--- Stated exercise ---
Rewrite all of the data below, changing "rock" to "stone" everywhere and keeping everything else unchanged. Leave the pictures out of your answer.

[Begin Data to use]

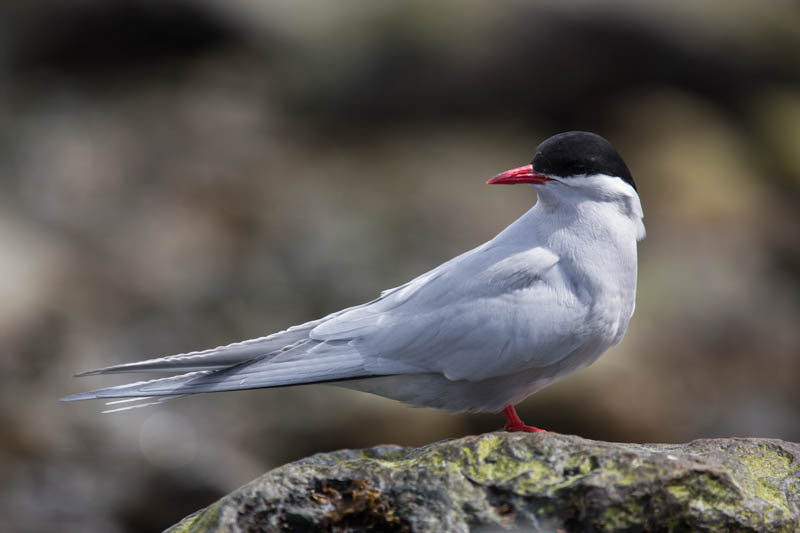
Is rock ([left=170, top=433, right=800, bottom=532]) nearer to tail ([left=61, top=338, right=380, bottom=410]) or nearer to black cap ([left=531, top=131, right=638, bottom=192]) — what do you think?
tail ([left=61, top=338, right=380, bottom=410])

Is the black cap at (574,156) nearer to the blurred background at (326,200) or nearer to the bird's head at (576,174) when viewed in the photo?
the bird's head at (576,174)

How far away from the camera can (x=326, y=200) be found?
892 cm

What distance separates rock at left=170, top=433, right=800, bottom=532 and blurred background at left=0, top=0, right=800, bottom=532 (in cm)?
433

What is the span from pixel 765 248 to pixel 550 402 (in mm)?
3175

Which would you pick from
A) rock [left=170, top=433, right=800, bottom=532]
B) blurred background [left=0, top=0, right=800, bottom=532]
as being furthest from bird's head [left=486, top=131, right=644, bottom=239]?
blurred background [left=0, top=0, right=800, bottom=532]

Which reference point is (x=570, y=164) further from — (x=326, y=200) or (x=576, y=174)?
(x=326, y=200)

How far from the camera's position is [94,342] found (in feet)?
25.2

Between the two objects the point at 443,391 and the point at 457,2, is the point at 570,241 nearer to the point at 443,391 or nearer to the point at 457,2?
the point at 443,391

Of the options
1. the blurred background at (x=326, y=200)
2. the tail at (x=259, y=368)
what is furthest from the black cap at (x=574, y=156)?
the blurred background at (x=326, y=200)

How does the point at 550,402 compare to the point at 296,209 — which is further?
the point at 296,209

[End Data to use]

--- Response ---
Is stone ([left=170, top=433, right=800, bottom=532]) nearer to tail ([left=61, top=338, right=380, bottom=410]) or nearer to black cap ([left=531, top=131, right=638, bottom=192]) — what do you think?
tail ([left=61, top=338, right=380, bottom=410])

Is the black cap at (574,156) nearer to the blurred background at (326,200) or nearer to the bird's head at (576,174) when viewed in the photo?
the bird's head at (576,174)

How far away from the camera can (x=326, y=200) be found?
892 cm

What distance separates stone at left=170, top=433, right=800, bottom=532 and blurred background at left=0, top=0, right=800, bottom=532 (in cm)?
433

What is the span from pixel 765 248 to pixel 550 402 (in mm)?
3175

Which would you pick from
A) stone [left=170, top=433, right=800, bottom=532]
B) blurred background [left=0, top=0, right=800, bottom=532]
as being furthest from bird's head [left=486, top=131, right=644, bottom=239]?
blurred background [left=0, top=0, right=800, bottom=532]

Which reference point is (x=570, y=164) further from — (x=326, y=200) or (x=576, y=174)?
(x=326, y=200)

How far from the camera's position is [94,342] found (in feet)?
25.2

Between the two objects the point at 443,391 and the point at 457,2, is the point at 570,241 nearer to the point at 443,391 or nearer to the point at 457,2?
the point at 443,391

Of the options
1. the blurred background at (x=326, y=200)
2. the tail at (x=259, y=368)
what is furthest from the black cap at (x=574, y=156)?
the blurred background at (x=326, y=200)

How does the point at 550,402 compare to the point at 296,209 — which is further?
the point at 296,209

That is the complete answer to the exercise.